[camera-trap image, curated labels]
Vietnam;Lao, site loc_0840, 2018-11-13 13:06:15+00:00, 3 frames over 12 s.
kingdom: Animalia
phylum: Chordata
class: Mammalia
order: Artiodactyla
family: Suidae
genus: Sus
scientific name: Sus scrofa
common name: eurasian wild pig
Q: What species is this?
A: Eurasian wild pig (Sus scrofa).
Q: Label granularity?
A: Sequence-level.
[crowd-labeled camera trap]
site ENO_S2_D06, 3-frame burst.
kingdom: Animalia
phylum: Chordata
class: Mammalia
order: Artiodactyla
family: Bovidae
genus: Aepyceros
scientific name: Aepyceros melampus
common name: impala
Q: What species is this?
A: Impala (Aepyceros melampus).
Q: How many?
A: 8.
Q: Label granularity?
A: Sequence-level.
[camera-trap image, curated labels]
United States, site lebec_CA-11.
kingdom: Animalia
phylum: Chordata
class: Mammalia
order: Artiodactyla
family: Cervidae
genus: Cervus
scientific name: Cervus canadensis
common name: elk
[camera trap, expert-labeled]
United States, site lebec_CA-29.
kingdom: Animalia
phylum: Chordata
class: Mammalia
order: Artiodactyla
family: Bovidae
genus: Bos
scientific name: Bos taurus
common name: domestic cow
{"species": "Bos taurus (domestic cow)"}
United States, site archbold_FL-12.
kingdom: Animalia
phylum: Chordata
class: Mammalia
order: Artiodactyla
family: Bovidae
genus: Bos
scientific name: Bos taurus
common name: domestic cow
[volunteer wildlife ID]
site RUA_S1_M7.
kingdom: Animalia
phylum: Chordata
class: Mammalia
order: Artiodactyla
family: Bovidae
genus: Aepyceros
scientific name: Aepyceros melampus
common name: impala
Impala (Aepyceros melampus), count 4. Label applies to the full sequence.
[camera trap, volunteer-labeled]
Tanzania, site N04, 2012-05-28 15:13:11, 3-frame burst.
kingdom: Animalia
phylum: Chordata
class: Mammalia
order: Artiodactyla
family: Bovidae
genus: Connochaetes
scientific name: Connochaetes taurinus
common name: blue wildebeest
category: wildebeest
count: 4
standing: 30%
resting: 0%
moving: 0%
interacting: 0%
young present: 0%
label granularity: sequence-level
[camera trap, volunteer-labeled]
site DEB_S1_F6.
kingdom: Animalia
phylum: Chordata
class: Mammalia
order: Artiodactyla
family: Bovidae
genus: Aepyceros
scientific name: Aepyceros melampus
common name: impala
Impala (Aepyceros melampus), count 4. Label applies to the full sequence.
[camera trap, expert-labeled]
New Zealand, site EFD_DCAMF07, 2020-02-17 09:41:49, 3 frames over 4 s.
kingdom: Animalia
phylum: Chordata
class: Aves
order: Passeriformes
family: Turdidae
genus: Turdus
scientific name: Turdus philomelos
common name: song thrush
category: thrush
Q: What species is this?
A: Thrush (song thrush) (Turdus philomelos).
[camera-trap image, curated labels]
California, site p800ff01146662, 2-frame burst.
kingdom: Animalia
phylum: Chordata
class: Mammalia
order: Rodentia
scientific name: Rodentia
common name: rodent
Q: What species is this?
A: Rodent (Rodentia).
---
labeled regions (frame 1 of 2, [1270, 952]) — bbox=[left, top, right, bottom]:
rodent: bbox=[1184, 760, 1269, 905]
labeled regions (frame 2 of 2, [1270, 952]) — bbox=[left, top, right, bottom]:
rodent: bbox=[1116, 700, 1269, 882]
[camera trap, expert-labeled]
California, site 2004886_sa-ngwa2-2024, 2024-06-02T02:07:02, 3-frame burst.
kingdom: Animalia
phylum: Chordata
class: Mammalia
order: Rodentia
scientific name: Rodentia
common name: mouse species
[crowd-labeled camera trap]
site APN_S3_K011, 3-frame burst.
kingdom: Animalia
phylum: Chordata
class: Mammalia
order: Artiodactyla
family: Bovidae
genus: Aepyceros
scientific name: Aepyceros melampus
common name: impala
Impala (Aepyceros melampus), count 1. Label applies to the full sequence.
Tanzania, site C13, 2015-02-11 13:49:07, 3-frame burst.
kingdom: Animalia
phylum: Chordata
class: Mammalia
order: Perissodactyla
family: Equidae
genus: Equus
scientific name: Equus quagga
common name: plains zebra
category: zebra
+--
**Task details:** Set down the complete listing once more, exactly as it stands above.

**Written solution:**
[camera-trap image, curated labels]
Vietnam;Lao, site loc_0840, 2018-11-13 13:06:15+00:00, 3 frames over 12 s.
kingdom: Animalia
phylum: Chordata
class: Mammalia
order: Artiodactyla
family: Suidae
genus: Sus
scientific name: Sus scrofa
common name: eurasian wild pig
Q: What species is this?
A: Eurasian wild pig (Sus scrofa).
Q: Label granularity?
A: Sequence-level.
[crowd-labeled camera trap]
site ENO_S2_D06, 3-frame burst.
kingdom: Animalia
phylum: Chordata
class: Mammalia
order: Artiodactyla
family: Bovidae
genus: Aepyceros
scientific name: Aepyceros melampus
common name: impala
Q: What species is this?
A: Impala (Aepyceros melampus).
Q: How many?
A: 8.
Q: Label granularity?
A: Sequence-level.
[camera-trap image, curated labels]
United States, site lebec_CA-11.
kingdom: Animalia
phylum: Chordata
class: Mammalia
order: Artiodactyla
family: Cervidae
genus: Cervus
scientific name: Cervus canadensis
common name: elk
[camera trap, expert-labeled]
United States, site lebec_CA-29.
kingdom: Animalia
phylum: Chordata
class: Mammalia
order: Artiodactyla
family: Bovidae
genus: Bos
scientific name: Bos taurus
common name: domestic cow
{"species": "Bos taurus (domestic cow)"}
United States, site archbold_FL-12.
kingdom: Animalia
phylum: Chordata
class: Mammalia
order: Artiodactyla
family: Bovidae
genus: Bos
scientific name: Bos taurus
common name: domestic cow
[volunteer wildlife ID]
site RUA_S1_M7.
kingdom: Animalia
phylum: Chordata
class: Mammalia
order: Artiodactyla
family: Bovidae
genus: Aepyceros
scientific name: Aepyceros melampus
common name: impala
Impala (Aepyceros melampus), count 4. Label applies to the full sequence.
[camera trap, volunteer-labeled]
Tanzania, site N04, 2012-05-28 15:13:11, 3-frame burst.
kingdom: Animalia
phylum: Chordata
class: Mammalia
order: Artiodactyla
family: Bovidae
genus: Connochaetes
scientific name: Connochaetes taurinus
common name: blue wildebeest
category: wildebeest
count: 4
standing: 30%
resting: 0%
moving: 0%
interacting: 0%
young present: 0%
label granularity: sequence-level
[camera trap, volunteer-labeled]
site DEB_S1_F6.
kingdom: Animalia
phylum: Chordata
class: Mammalia
order: Artiodactyla
family: Bovidae
genus: Aepyceros
scientific name: Aepyceros melampus
common name: impala
Impala (Aepyceros melampus), count 4. Label applies to the full sequence.
[camera trap, expert-labeled]
New Zealand, site EFD_DCAMF07, 2020-02-17 09:41:49, 3 frames over 4 s.
kingdom: Animalia
phylum: Chordata
class: Aves
order: Passeriformes
family: Turdidae
genus: Turdus
scientific name: Turdus philomelos
common name: song thrush
category: thrush
Q: What species is this?
A: Thrush (song thrush) (Turdus philomelos).
[camera-trap image, curated labels]
California, site p800ff01146662, 2-frame burst.
kingdom: Animalia
phylum: Chordata
class: Mammalia
order: Rodentia
scientific name: Rodentia
common name: rodent
Q: What species is this?
A: Rodent (Rodentia).
---
labeled regions (frame 1 of 2, [1270, 952]) — bbox=[left, top, right, bottom]:
rodent: bbox=[1184, 760, 1269, 905]
labeled regions (frame 2 of 2, [1270, 952]) — bbox=[left, top, right, bottom]:
rodent: bbox=[1116, 700, 1269, 882]
[camera trap, expert-labeled]
California, site 2004886_sa-ngwa2-2024, 2024-06-02T02:07:02, 3-frame burst.
kingdom: Animalia
phylum: Chordata
class: Mammalia
order: Rodentia
scientific name: Rodentia
common name: mouse species
[crowd-labeled camera trap]
site APN_S3_K011, 3-frame burst.
kingdom: Animalia
phylum: Chordata
class: Mammalia
order: Artiodactyla
family: Bovidae
genus: Aepyceros
scientific name: Aepyceros melampus
common name: impala
Impala (Aepyceros melampus), count 1. Label applies to the full sequence.
Tanzania, site C13, 2015-02-11 13:49:07, 3-frame burst.
kingdom: Animalia
phylum: Chordata
class: Mammalia
order: Perissodactyla
family: Equidae
genus: Equus
scientific name: Equus quagga
common name: plains zebra
category: zebra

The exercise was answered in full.